For weeks and months after 9/11, we were told that “9/11 changed everything.” Of course, I knew at the time that this slogan was hyperbolic.
Still, it was striking to hear Obama indicate, earlier this week, that his idea of counterterrorism involved repealing all of the countermeasures which the Bush administration introduced after 9/11, and replace it with campaign to polish our public our image.
After 8 years, the liberals learn nothing. Let’s reset the clock to the status quo ante—before 9/11. We’ve gone from “9/11 changed everything” to 9/11 changed nothing.
Or take the economic crisis. From what I’ve read, this goes back to the Clinton administration, which threatened to prosecute lending institutions which were guilty of “red-lining.”
That policy was continued and aggravated by leading Congressional Democrats like Chris Dodd and Barney Frank.

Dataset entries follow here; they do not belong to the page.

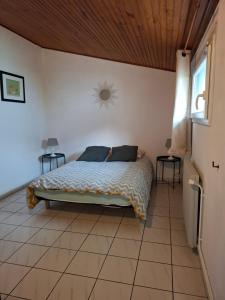 Chambre cosy et salle d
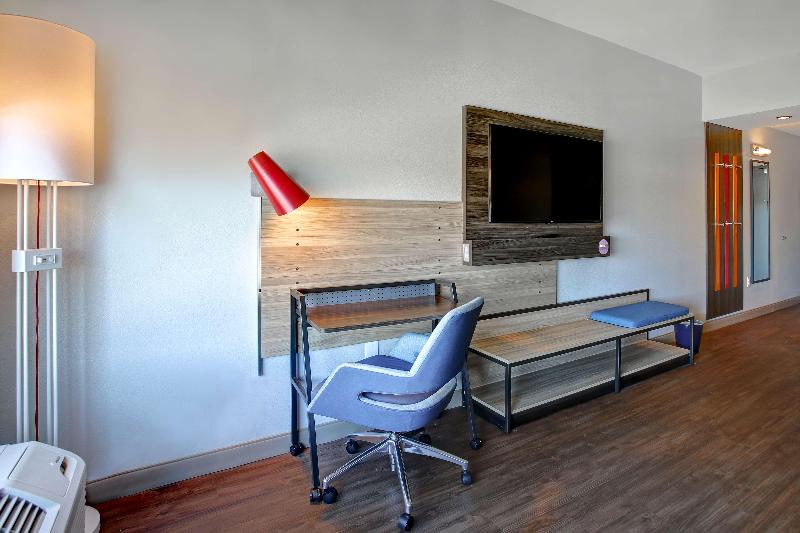 带大床的标准间, Tru By Hilton Monroe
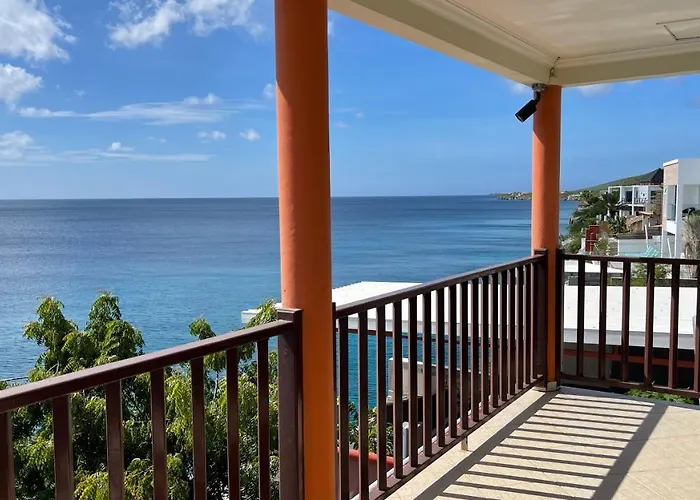 Vacation House At Playa Lagun Private Beach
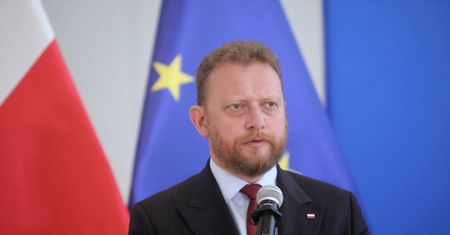 Warszawa. Autobus spadł z wiaduktu na trasie S8. Łukasz Szumowski: To jest w tej chwili walka o życie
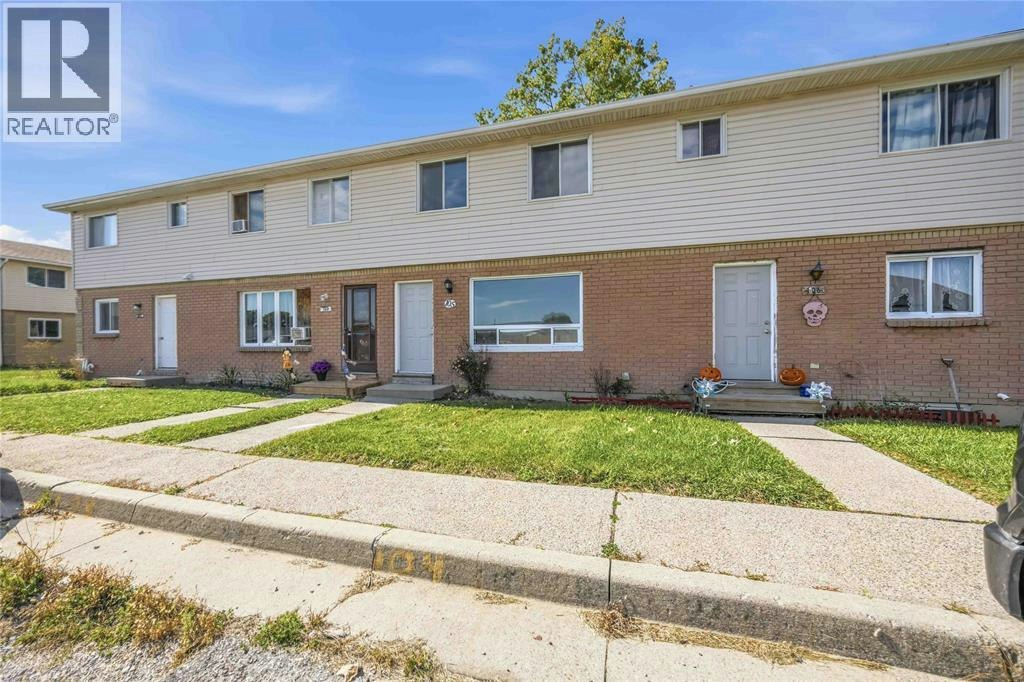 105-348 Cameron Street, St. Clair, ON, N0N 1G0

So how does the electorate react? Let’s empower the Democrats. Let’s elect even more Democrats to Congress. Let’s watch Obama fill his administration with retreads from the Clinton administration.
And while we’re at it, let’s borrow from our enemies (e.g. China) to subsidize trillion-dollar deficit spending as far as the eye can see.

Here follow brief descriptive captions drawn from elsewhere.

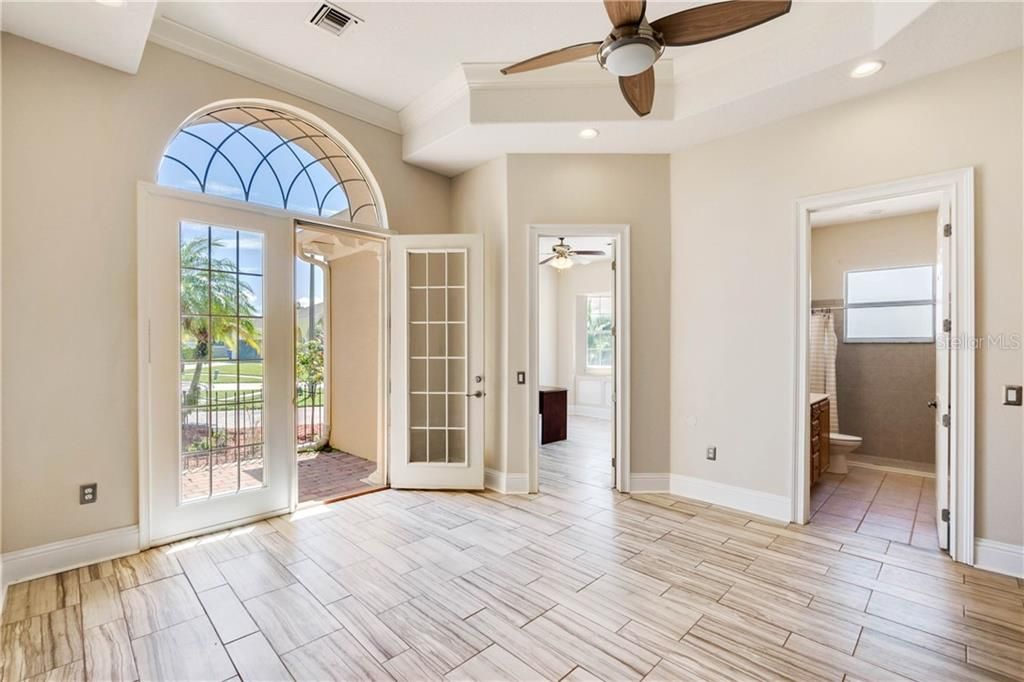 Recently Sold: $526,000 (5 beds, 4 baths, 4580 Square Feet)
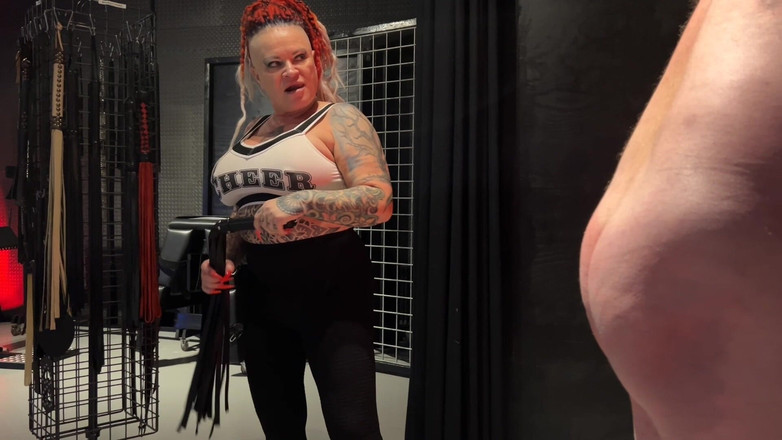 Domina Dark: Sie putzt seinen verstand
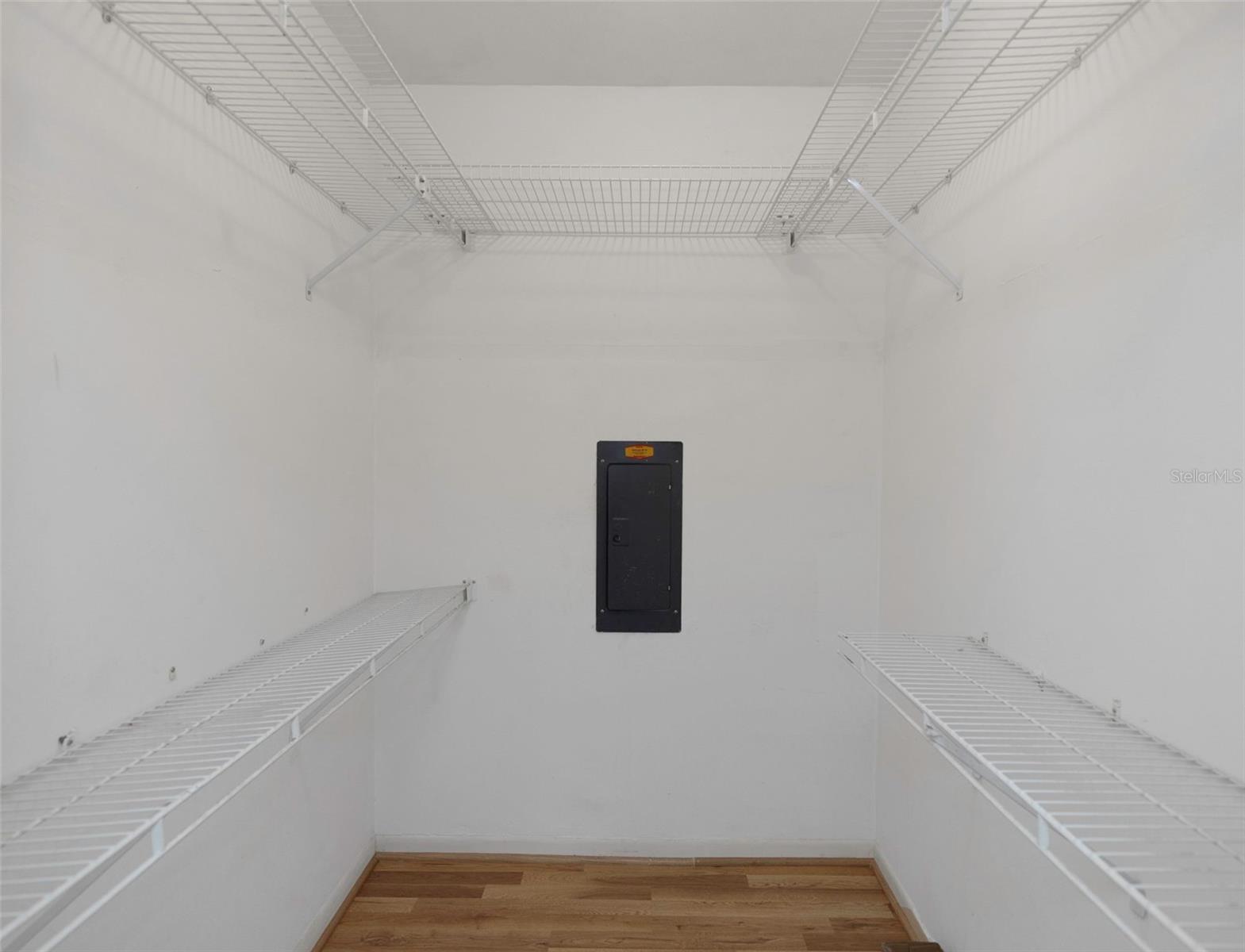 165 SKY LOCH DR E — photo 19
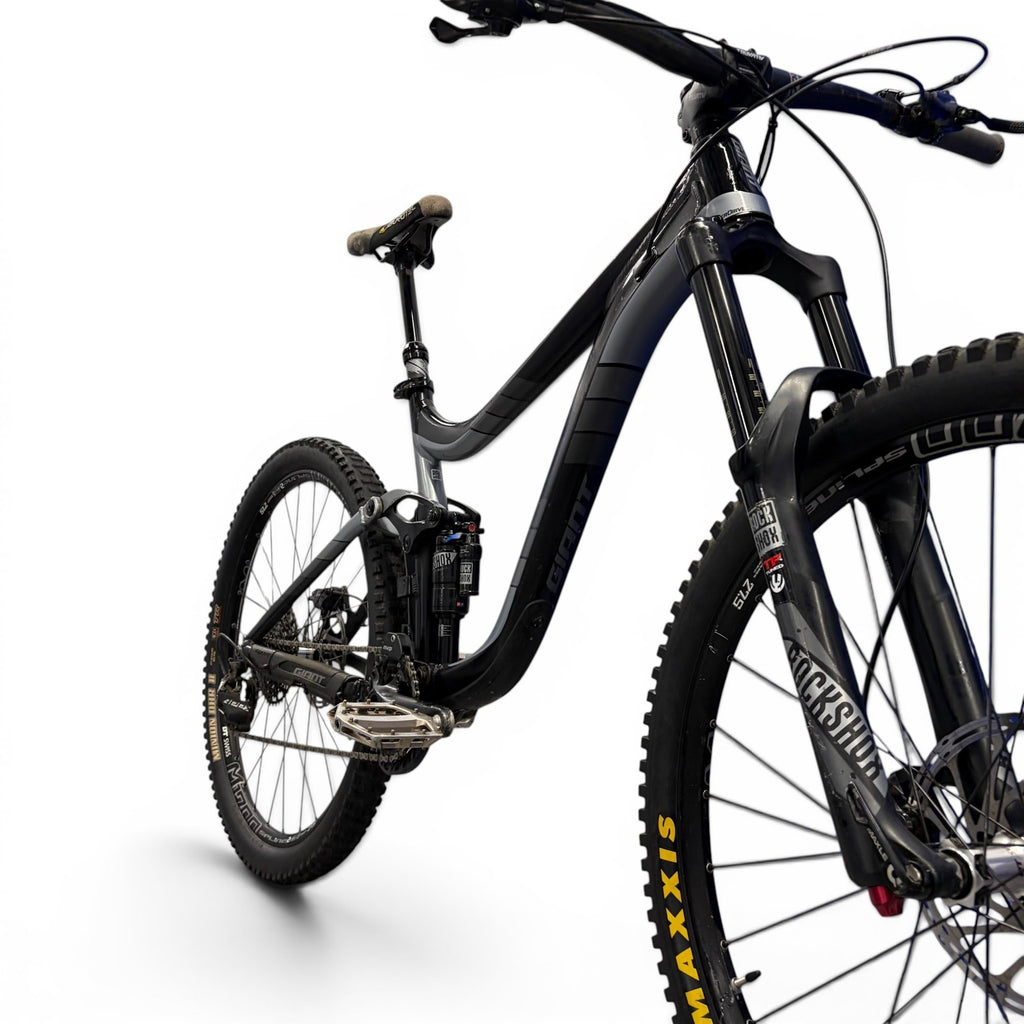 Giant Reign 27.5 Full Suspension Enduro MTB Medium SRAM Apex RockShox Pike XT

The level of sheer, monumental, unteachable stupidity is something to behold.
How should Christians react to this? Several things could be said, but for now I’ll confine myself to one observation:
Although it’s understandably galling to see how often corrupt men are rewarded for their corrupt behavior while good men are marginalized or penalized for good behavior, corruption has a silver lining. For lesser evils can restrain greater evils.
It’s like those SF stories about a dying alien race that plans to colonize the earth. It sends a scouting party in advance of the invasion. The aliens assume human form to blend in with the populace. The plan is to study human beings in order to find out our weaknesses. The best way to defeat us.
It also involves a strategy of infiltration. To replace us, one-by-one. By the time we catch onto the plot, we’re outnumbered. It’s too late to counterattack.
The alien scouts are chosen for this mission because of their ideological purity and dedication to the cause.
But by assuming human form, they are gradually seduced by human appetites and vices. Our corruptions corrupt the aliens.
The scouting party goes soft. It becomes the very thing it intended to conquer and eradicate.
And we see this play out in politics. A totalitarian regime requires a lot of dedication. Heroic self-sacrifice. The autocratic ruler is single-minded. An ideological purist. Ruthless in his unyielding consistency.
But over time, his deputies are seduced by the sensuality of power. By the perks of high office. They lose their fighting trim. Their dedication to the cause slackens.
They settle for pomp and circumstance. State dinners. Posh accommodations. A name on a bridge. High titles and long limos. Famous people meeting other famous people who are famous for being famous—or famously famous for knowing someone who knows someone famous.
So much of what they do is frivolous and ephemeral. It’s all for show. Trifles and baubles. Useless people doing useless things—to make the lives of useful people more onerous.
They never meant a serious problem they couldn’t dodge. They generally leave the world in the same sorry condition they found it—except when they make it worse.
People like that do a lot of harm. They’re a constant drag factor on any attempt to improve the status quo. Most of our efforts get diverted into damage control. Reversing their wrongs and restraining them from further harm.
My point, however, is that while their corruption is a source of harm, it also limits their harm. If they weren’t so venal, they’d do far more harm. Petty corruption is a check on absolute corruption.
You can always count on sin. Sin is so predictable. Sin is the great leveler.